“Put that thing away,” Risa orders Beau, “before you accidentally shoot yourself.”

“Best thing that could happen,” says Connor, with a deadpan delivery that could take the bounce out of a basketball. Then he softens. “But I’m glad to hear that Hayden’s okay. That is, if it’s true.”

If Hayden’s really AWOL again, hiding out somewhere and calling for kids to take matters into their own hands, Risa wonders how many will be moved to action. There are stories about the first uprising. “Feral” kids took violently to the streets after the school failures. They wreaked havoc coast to coast, spreading terror and fear enough to make unwinding sound like an answer to all their problems. Anger with no direction.

Once the Heartland War ended, no one really spoke about the days leading up to the Unwind Accord. Risa suspects it’s more than just bad memories. If people don’t think about it, then they can deny their complicity in ongoing institutional murder. Well, thinks Risa, we’ll make people remember . . . and we’ll give them a path to penance.

It’s as they reach the outlying neighborhoods of Columbus that Connor veers out of their lane, nearly slamming into a pickup truck next to them. The guy leans on his horn, gives them the finger, and shouts curses at them that they can’t hear but that are easily read on his lips.

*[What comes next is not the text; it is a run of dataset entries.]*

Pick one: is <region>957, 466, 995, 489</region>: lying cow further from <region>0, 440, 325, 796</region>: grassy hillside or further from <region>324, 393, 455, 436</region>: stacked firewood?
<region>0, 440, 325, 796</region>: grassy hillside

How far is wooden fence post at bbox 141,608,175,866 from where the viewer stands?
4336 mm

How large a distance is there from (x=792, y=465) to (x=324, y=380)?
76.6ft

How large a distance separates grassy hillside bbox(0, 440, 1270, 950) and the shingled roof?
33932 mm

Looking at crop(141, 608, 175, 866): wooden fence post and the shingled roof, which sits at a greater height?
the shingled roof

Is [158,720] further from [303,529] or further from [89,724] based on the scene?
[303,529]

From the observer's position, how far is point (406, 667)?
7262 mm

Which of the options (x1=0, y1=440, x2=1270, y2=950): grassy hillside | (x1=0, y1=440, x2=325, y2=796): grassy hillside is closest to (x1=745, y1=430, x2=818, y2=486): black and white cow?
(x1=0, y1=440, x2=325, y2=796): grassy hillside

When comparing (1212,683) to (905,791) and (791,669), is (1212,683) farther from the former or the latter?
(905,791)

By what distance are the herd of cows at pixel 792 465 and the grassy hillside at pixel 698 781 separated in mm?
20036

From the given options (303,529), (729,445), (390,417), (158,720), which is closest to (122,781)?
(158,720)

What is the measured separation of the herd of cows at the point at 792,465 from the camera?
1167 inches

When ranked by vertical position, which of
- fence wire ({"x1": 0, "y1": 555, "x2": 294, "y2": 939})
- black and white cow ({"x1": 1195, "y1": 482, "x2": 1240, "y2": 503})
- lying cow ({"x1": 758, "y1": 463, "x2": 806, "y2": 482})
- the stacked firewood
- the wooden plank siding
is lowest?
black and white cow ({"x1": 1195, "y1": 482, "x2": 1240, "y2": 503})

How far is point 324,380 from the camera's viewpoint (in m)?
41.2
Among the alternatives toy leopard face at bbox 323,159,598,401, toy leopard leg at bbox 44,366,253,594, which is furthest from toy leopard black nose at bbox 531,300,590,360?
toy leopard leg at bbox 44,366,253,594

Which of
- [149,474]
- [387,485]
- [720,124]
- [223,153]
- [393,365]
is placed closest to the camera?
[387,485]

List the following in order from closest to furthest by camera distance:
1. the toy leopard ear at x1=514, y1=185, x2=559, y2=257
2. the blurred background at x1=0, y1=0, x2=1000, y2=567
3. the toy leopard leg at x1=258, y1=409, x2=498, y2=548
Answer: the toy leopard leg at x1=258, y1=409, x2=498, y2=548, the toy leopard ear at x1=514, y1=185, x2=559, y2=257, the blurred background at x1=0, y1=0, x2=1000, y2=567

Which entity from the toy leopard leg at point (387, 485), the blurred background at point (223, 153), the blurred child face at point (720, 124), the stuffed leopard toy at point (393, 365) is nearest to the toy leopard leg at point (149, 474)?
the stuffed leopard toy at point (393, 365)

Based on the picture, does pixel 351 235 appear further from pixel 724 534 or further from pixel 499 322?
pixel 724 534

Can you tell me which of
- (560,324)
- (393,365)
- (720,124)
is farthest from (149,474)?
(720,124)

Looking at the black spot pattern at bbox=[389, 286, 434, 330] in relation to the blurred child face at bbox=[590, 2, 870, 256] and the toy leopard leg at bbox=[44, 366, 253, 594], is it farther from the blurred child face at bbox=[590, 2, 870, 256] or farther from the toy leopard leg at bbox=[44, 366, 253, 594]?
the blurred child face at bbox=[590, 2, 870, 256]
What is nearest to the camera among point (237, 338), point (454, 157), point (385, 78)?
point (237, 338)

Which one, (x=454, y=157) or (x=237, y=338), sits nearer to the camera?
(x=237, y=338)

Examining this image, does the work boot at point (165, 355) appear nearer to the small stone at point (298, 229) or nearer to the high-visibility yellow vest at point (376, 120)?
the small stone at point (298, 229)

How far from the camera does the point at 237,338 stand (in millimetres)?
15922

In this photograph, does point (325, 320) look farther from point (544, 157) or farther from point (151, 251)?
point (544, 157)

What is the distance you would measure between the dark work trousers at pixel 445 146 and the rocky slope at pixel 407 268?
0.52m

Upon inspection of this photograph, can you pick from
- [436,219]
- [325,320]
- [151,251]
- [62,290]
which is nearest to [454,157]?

“What was that about?” Risa asks, realizing that Connor was distracted when he veered out of their lane.

“Nothing!” snaps Connor. “Why does it have to be about anything?”

“I told you I should be the one driving,” says Beau.

Risa drops it, sensing something in Connor that’s best left alone—but the moment lingers long after they’re past the road sign above the freeway that Connor was staring at with such intensity it nearly got them killed.

22 • Connor

He steps back and allows Sonia to transfer the biomatter from the stasis container to the printer. He doesn’t want to touch it.

“The stuff of life,” Sonia says as she pours the red, syrupy suspension into the printer reservoir. It’s not exactly the most hygienic of transfers, but then, they’re in the back room of a cluttered antique shop, not a laboratory.

“It looks like the Blob,” Grace comments.

Connor recalls the old movie about a flesh-eating mass of gelatinous space-goo that devours the hapless residents of a town that very well could have been Akron. He watched it with his brother when they were little. Lucas kept hiding his face in Connor’s shoulder so he didn’t have to look. Like all his memories before the unwind order, it comes with a mix of feelings as amorphous as the Blob.

Risa takes Connor’s hand. “I hope it’s worth what we went through to get it.”

It’s just after dark, and it’s the four of them: Connor, Risa, Sonia, and Grace. Beau was quickly dispatched by Sonia to resolve some sort of petty territorial dispute in the basement that arose in his absence. “It all goes to hell without you down there, Beau,” Sonia told him. “I need you to take charge and bring things back to order.” Connor turned away when she said it, because his grin might have given Beau a clue as to how easily he was being manipulated. Beau knew the goal of their mission, but not the purpose of the cells they retrieved.

“Injection for my hip,” Sonia had told him, “so I don’t need a hip replacement from some poor unlucky unwind.”

He had accepted the explanation at face value, partly because it sounded plausible under the circumstances, but mostly because Sonia is an accomplished liar. Probably half of her success as an antiques dealer comes from the lies she tells about her merchandise. Not to mention her success in harboring fugitive kids.

With the magic blob safely in the printer, Sonia turns to them. “So who would like to do the honors?”

Connor, who is closest to the controls, hits the “on” button, hesitates for a breath, then hits the little green button labeled “print.” The device clicks and whirrs to life, making them all jump just the tiniest bit. Could it be as simple as hitting the “print” button? He supposes the most advanced of technology all comes down to a human being hitting a button or throwing a switch.

“What’s it gonna make?” Grace asks—a question that’s on all of their minds.

Sonia shrugs. “Whatever Janson last programmed it to make.”

Her eyes seem to lose some of their light for a moment as she struggles with the memory of her husband. He’s been dead for maybe thirty years, but clearly their devotion ran deeper than time.

They watch as the printer head flies back and forth over a petri dish, laying down microscopic layers of cells. In a few minutes the pale ghost of a shape appears. Oblong, about three inches across.

Risa gets it first. “Is that . . . an ear?”

“I do believe it is,” Sonia says.

There’s something wonderful and terrifying about this. Like watching life emerging from the first primordial pool.

“So it works,” Connor says, finding he doesn’t have patience for the printing process. Sonia says nothing, holding judgment for the fifteen minutes it takes for the printer to complete its cycle. The sudden silence when it’s done is just as jarring as when it first grinded to life.

Before them in the dish is, as Risa predicted, an ear.

“Can it hear us?” Grace asks, leaning forward. “Hello?” she says into it.

Connor gently grabs her shoulder and pulls her back.